[BEGIN Reading passage]
By Marc Lopez, The Marc Lopez Law Firm
This article first appeared in Marc Lopez's quarterly newsletter, "Drunk & Disorderly."
A man much wiser than myself once said, “If you’re not making mistakes, you’re probably not doing anything. Doers make mistakes.” For some reason, my mind kept returning to these words after I read Joanna Litt’s emotional account of her final weeks with her late husband, Gabe MacConaill. I have no ax to grind with big law, and in my heart, I believe we’re all responsible for our own actions. We all know what it’s like, though, to have our priorities misaligned. We all know what it’s like to lose our balance.
I wear a lot of different hats in my life. As a lawyer and small business owner, I manage three attorneys, a full-time support staff, and countless clients. As a father, I’m raising a beautiful four-year-old girl. As a husband, I’m supporting and being supported by a wife I’ve known for 23 years. As a son, I still need my mom, even as she increasingly needs me. I’m a brother, a friend and a citizen. I’m a human being, and I make mistakes every day.
[END Reading passage]
Objective 1
In the article about losing balance, how many years has the writer known his wife?
Objective 2
Transcribe the article about losing balance from "I wear a lot" up to and including "mistakes every day.".
Objective 3
Write the next part of the article about losing balance, picking up after its final sentence.
[BEGIN Data excerpt]
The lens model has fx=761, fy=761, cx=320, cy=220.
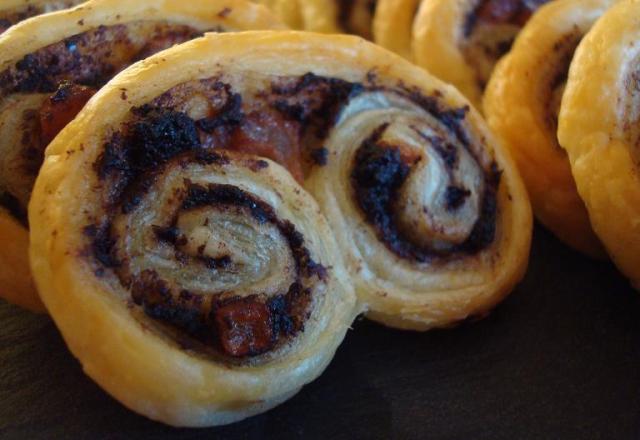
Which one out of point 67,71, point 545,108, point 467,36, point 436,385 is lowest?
point 436,385

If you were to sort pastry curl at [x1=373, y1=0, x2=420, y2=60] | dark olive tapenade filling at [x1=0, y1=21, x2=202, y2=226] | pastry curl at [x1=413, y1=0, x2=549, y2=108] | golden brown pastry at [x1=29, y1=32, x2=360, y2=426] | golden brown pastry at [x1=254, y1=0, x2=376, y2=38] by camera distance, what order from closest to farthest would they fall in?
[END Data excerpt]
Response 1
23 years.

Response 2
I wear a lot of different hats in my life. As a lawyer and small business owner, I manage three attorneys, a full-time support staff, and countless clients. As a father, I’m raising a beautiful four-year-old girl. As a husband, I’m supporting and being supported by a wife I’ve known for 23 years. As a son, I still need my mom, even as she increasingly needs me. I’m a brother, a friend and a citizen. I’m a human being, and I make mistakes every day.

Response 3
When I wake up every morning, I know I need to do my absolute best in order to get the most favorable results for my clients. Striving for perfection, however, never guarantees the desired results. Just recently, I lost a suppression motion for one of my OVWI clients. Despite the effort I exerted, the hours I spent, the depositions I took, the memo I drafted and the arguments I made, I still lost. And the client? He fired me. And yet, there are still people who depend on me. There are people who need me to do my job so they can do theirs. I can’t let myself wallow in defeat—I’ve got bills to pay and mouths to feed. I’ve got other cases to work on.
An unhealthy focus on flaws, imperfections and other perceived failures is what’s known as maladaptive perfectionism. When you hear someone described as a perfectionist, this is usually what’s being referred to, and it’s not a compliment. Self-criticism is a good thing, but it’s easy for some people to go overboard. It’s okay to seek perfection so long as you understand you’ll never attain it. The chaos of the world endures, no matter what sort of order you try to impose on it. The reason it’s called maladaptive perfectionism is because it doesn’t work. You’ve got to learn to roll with the punches.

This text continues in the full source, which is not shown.